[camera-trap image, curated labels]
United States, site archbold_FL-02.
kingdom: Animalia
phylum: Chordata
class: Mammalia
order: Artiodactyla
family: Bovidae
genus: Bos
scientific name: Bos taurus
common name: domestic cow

........

-- What is needed --
Take the line that holds "kingdom: Animalia" as the first line and the last line of the data as the final one. Retype everything between, both included, exactly.

-- Response below --
kingdom: Animalia
phylum: Chordata
class: Mammalia
order: Artiodactyla
family: Bovidae
genus: Bos
scientific name: Bos taurus
common name: domestic cow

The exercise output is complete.